Iran wittert seine Chance
Der Iran wolle, dass die Verhandlungen fortgesetzt werden.
"Sie wittern eine Chance, in eine Lücke zu preschen, wenn es darum geht, statt Russland Öl und Gas in den Westen zu liefern. Iran hat die drittgrößten Gasreserven weltweit. Auch die Türkei bezieht von dort sehr viel Gas."
Allerdings gebe die Infrastruktur im Iran derzeit nicht her, dass man sehr schnell sehr viel Gas exportieren könne. Das brauche Zeit und Investitionen. Auch benötige das Land selber sehr viel Gas.
Auch Erdöl gehört zu den wichtigsten Einnahmequellen des Iran. Das Land verfügt über die viertgrößten Ölreserven der Welt.
Will der Westen vom Iran abhängig werden?
Beim Öl könne man die Produktion schneller steigern als beim Gas, sagt unsere Korrespondentin.
Nach inoffiziellen Schätzungen sei man derzeit bei 2,6 Millionen Barrel am Tag. Das könne man innerhalb von drei Monaten auf 3,3 Millionen Barrel steigern und bis Mitte nächsten Jahres auf vier Millionen.

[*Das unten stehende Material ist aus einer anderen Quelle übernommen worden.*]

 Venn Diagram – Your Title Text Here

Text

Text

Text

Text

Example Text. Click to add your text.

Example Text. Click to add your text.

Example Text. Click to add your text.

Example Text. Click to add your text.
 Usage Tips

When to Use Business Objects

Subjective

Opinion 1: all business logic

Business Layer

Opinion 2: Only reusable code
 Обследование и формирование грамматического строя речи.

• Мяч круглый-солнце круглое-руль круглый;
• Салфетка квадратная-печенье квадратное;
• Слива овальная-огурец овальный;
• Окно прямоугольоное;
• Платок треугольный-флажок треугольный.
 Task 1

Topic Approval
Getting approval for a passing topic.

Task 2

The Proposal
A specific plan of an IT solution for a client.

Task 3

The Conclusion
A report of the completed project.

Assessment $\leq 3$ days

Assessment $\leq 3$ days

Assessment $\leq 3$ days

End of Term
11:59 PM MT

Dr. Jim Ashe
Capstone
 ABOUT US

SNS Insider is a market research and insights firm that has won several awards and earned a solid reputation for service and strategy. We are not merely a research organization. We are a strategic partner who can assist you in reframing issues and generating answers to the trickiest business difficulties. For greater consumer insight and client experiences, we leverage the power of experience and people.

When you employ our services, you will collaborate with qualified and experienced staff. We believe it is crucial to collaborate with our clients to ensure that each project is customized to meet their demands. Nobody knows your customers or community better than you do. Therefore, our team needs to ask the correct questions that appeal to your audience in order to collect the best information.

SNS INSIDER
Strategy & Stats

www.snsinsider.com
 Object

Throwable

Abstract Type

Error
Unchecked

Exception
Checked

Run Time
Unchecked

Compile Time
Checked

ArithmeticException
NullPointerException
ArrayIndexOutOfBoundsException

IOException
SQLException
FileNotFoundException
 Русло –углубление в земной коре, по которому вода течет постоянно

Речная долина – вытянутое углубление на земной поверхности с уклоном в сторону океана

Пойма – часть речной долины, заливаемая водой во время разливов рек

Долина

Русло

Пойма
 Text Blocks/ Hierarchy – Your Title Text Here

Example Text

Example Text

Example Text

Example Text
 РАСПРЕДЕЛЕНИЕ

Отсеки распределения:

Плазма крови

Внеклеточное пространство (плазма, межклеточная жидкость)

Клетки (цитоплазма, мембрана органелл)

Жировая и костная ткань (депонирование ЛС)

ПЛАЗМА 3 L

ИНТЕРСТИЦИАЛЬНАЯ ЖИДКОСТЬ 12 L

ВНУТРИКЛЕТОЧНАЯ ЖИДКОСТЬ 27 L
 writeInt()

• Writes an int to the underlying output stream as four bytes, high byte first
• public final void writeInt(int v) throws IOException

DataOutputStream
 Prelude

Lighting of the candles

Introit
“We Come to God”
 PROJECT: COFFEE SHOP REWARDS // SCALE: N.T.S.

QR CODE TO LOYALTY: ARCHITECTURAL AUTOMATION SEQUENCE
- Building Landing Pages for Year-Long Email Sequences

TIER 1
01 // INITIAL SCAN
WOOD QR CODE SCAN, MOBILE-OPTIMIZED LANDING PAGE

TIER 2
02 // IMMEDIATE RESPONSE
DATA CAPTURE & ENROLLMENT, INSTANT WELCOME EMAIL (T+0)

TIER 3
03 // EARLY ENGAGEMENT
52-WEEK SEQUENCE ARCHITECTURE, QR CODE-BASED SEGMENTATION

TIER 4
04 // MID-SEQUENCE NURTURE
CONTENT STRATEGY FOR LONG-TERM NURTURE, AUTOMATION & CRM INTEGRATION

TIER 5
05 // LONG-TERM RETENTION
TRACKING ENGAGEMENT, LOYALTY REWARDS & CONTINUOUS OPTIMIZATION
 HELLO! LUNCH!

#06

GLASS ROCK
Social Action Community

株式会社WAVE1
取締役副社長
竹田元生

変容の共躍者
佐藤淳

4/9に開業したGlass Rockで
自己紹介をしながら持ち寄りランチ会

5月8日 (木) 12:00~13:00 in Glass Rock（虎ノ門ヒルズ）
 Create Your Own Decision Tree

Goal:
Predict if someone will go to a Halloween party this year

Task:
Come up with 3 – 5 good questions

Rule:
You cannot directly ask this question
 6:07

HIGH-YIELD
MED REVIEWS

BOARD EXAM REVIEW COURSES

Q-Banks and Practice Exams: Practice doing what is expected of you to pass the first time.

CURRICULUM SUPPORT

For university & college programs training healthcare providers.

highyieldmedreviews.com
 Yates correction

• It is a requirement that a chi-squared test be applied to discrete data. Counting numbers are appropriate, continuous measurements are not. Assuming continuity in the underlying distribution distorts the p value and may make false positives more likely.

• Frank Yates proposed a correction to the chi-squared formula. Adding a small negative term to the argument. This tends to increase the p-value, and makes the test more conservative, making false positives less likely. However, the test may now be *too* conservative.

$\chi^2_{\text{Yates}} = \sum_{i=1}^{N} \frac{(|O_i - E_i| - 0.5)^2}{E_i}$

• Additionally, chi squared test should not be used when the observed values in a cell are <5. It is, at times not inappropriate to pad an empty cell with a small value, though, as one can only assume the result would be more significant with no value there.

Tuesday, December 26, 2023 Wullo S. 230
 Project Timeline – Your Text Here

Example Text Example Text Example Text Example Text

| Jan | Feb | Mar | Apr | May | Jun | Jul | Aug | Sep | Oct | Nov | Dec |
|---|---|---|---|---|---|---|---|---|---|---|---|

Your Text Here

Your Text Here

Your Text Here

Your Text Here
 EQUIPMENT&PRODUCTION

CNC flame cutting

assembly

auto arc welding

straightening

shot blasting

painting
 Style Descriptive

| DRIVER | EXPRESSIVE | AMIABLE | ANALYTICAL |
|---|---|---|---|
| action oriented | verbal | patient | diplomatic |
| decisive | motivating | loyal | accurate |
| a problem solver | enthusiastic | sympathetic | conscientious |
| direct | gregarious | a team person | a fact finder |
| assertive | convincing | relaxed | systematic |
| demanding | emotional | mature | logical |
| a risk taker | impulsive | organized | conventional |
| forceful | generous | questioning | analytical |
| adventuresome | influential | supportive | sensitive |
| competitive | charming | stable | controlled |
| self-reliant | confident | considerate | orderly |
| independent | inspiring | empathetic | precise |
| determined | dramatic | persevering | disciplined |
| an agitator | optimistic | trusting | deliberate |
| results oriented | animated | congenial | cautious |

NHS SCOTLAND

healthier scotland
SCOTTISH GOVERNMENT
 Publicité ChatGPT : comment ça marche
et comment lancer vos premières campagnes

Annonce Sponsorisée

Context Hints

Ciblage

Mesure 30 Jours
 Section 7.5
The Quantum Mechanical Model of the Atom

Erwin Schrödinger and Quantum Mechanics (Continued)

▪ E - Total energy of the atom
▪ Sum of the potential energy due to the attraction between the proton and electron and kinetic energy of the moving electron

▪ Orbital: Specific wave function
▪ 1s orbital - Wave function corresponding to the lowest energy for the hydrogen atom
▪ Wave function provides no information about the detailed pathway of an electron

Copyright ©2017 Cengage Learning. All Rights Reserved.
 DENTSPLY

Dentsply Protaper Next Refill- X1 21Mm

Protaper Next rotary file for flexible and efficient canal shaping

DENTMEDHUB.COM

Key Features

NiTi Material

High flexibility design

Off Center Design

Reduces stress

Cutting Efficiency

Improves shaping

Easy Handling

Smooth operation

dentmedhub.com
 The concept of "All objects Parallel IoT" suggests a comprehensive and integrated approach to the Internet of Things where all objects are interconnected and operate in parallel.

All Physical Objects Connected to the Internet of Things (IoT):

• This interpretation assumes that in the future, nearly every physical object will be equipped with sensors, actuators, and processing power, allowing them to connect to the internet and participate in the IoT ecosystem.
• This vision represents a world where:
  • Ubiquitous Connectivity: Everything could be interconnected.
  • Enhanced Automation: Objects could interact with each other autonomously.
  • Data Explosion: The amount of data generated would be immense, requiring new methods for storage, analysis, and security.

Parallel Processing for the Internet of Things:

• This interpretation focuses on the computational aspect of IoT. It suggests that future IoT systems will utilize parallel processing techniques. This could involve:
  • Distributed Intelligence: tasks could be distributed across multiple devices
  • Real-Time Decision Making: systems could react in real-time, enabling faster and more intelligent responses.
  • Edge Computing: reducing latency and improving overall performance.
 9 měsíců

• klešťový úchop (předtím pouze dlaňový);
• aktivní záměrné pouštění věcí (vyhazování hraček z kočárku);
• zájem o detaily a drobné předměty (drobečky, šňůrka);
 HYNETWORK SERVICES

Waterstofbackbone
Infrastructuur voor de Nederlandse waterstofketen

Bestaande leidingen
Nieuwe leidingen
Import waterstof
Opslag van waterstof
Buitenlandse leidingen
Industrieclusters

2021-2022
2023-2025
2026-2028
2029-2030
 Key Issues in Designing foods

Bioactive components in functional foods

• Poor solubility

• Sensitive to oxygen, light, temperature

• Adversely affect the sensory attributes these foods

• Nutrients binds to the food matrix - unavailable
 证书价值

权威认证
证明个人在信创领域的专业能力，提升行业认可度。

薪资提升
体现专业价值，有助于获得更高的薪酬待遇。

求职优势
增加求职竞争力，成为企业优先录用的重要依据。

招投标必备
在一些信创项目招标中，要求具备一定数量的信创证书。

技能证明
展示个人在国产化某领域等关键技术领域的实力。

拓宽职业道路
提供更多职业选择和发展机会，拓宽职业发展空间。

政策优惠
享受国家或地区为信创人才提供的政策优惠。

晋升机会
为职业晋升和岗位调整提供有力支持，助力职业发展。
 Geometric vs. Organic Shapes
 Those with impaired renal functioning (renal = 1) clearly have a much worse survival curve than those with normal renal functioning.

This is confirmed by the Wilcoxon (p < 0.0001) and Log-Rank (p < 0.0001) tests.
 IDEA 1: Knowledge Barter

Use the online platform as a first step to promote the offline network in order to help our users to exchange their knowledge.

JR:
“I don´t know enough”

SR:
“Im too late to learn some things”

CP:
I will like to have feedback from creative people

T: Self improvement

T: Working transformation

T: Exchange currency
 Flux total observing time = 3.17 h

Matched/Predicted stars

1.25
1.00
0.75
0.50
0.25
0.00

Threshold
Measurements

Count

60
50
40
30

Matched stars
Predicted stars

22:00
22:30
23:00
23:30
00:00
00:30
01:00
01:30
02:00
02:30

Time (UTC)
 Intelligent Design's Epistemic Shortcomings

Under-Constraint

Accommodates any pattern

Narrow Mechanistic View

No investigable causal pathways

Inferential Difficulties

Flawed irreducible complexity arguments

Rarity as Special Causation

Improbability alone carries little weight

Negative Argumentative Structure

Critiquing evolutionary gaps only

Doch Karin Senz fragt auch: "Möchte sich der Westen nun statt von Russland vom Iran abhängig machen"?
Was Teheran betreffe, seien der Druck und das Interesse aufgrund der wirtschaftlichen Sanktionen, die die Bevölkerung stark treffen , mit dem Westen ins Geschäft zu kommen, groß.
Für die derzeit unterbrochenen Atomverhandlungen gebe es derzeit noch keinen neuen Termin. Aber der Iran signalisiere, man sei jederzeit dazu bereit, wieder nach Wien zu kommen.